On the anniversary of Alan Shepard's historic 'Freedom 7' flight in 1961, LIFE features photos from that remarkable era. (Above: Shepard, c., with fellow astronauts Deke Slayton and Gus Grissom, after his flight.)
When Soviet cosmonaut Yuri Gagarin became the first man in space in April 1961, a stunned America had two questions: How could this happen? and When is one of our guys going up there? Weeks later, on May 5, 1961, the second question was emphatically answered when 37-year-old Alan Shepard blasted off from Cape Canaveral on his own historic flight — a feat that made the New Hampshire native the first American in space and marked a major United States triumph in the Space Race.
Here, on the anniversary of Shepard’s historic flight, LIFE.com presents pictures, the vast majority of them by LIFE’s Ralph Morse (dubbed “the 8th Mercury astronaut” by John Glenn), along with Morse’s own memories of that amazing era, and those magnificent young men in their flying machines.

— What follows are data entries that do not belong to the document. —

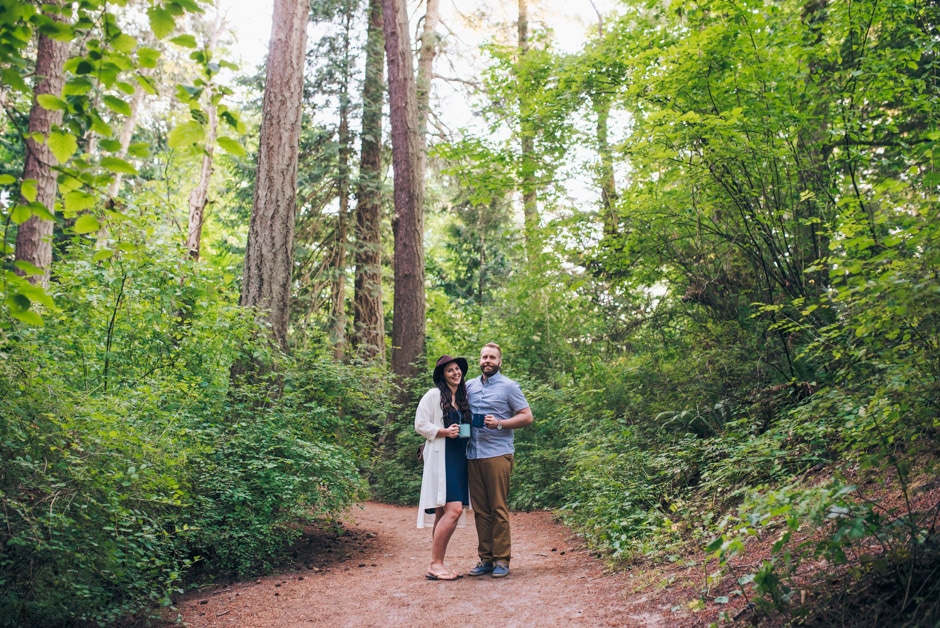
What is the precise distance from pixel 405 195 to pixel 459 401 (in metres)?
8.95

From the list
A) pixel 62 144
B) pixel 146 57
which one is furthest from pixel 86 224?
pixel 146 57

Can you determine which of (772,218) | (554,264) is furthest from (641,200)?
(554,264)

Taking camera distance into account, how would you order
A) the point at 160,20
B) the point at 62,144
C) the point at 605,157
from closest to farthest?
1. the point at 160,20
2. the point at 62,144
3. the point at 605,157

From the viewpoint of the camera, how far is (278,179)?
937 centimetres

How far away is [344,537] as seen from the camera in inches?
344

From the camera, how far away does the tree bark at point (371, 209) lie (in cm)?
1664

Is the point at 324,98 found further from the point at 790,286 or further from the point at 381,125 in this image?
the point at 790,286

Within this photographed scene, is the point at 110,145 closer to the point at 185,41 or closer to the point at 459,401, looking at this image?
the point at 185,41

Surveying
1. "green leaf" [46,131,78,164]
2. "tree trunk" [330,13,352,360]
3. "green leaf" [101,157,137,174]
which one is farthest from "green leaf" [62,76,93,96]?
"tree trunk" [330,13,352,360]

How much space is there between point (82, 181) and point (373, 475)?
11604 mm

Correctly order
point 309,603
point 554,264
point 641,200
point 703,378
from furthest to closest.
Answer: point 554,264
point 641,200
point 703,378
point 309,603

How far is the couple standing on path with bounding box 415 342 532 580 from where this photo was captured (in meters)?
6.07

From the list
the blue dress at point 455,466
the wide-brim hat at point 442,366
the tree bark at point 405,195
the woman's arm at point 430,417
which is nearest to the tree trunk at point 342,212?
the tree bark at point 405,195

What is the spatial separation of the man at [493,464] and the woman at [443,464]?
118 millimetres
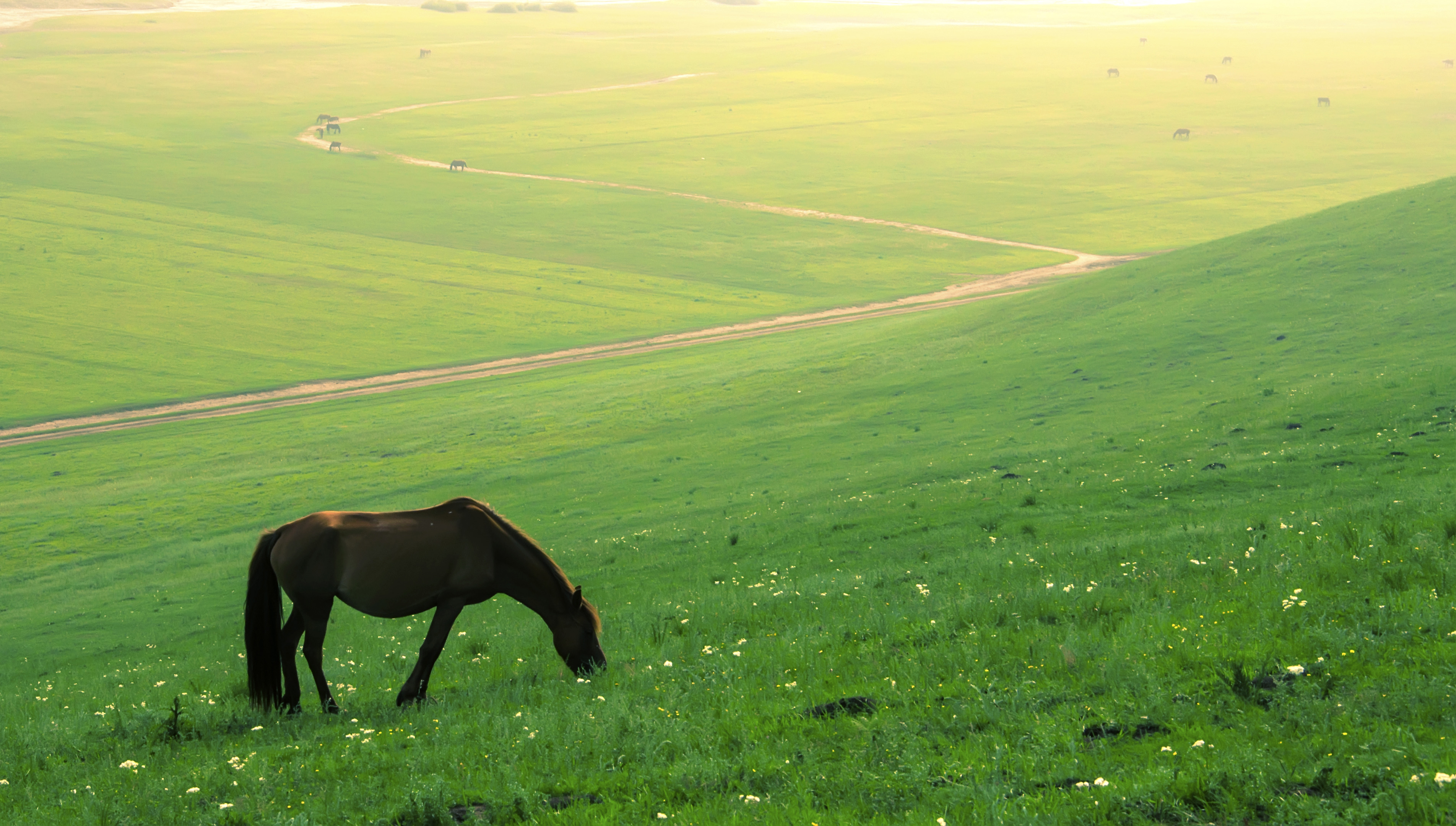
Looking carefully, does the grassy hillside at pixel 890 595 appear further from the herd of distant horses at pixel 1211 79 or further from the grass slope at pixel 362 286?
the herd of distant horses at pixel 1211 79

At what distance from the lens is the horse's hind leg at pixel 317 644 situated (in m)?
12.0

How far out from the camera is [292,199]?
107250mm

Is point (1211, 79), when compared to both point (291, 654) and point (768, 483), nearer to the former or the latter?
point (768, 483)

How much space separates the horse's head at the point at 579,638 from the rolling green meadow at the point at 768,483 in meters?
0.35

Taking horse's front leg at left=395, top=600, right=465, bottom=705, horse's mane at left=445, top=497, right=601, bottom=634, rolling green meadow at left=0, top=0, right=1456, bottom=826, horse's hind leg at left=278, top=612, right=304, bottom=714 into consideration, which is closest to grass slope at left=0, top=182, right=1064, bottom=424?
rolling green meadow at left=0, top=0, right=1456, bottom=826

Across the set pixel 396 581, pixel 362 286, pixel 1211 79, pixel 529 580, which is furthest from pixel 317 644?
pixel 1211 79

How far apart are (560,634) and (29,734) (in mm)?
5931

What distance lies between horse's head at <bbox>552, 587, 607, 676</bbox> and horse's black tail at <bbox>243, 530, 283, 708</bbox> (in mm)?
3217

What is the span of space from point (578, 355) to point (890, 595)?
177ft

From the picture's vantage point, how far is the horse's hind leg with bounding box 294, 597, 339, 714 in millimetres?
12008

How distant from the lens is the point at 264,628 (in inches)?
486

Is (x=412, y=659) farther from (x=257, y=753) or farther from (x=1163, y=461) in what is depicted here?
(x=1163, y=461)

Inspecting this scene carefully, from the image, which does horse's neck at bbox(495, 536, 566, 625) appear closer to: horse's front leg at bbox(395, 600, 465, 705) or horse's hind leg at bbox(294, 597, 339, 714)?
horse's front leg at bbox(395, 600, 465, 705)

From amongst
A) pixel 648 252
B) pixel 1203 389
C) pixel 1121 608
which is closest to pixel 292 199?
pixel 648 252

Of the three astronauts chosen as candidates for America’s first manned space flight, only one could or would ultimately star in what LIFE magazine, in March 1961, called the “violent, historic event. . . . Some time this spring, either John Glenn or Virgil Grissom or Alan Shepard will crawl into a small capsule on top of a Redstone rocket and wait for the most awesome journey that man has ever taken.”